### Rows of data for spatial questions
◇ ◇ ◇ ◇ ◇ ◇ ◇

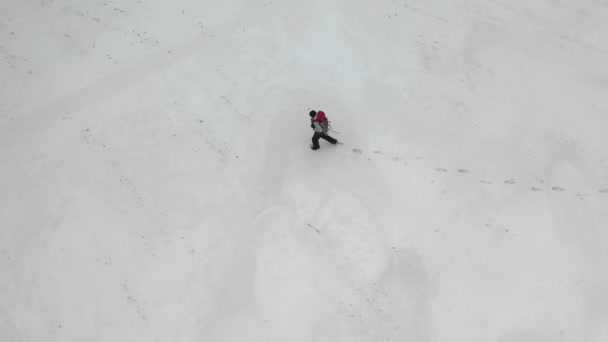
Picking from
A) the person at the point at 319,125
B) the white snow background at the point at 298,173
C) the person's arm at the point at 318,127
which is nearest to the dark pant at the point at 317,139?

◇ ◇ ◇ ◇ ◇ ◇ ◇

Copy out the text of every item above word for word, leaving out the pictures.

### In response
Picking from
A) the person at the point at 319,125
B) the white snow background at the point at 298,173
C) the person's arm at the point at 318,127
which is nearest to the dark pant at the point at 317,139?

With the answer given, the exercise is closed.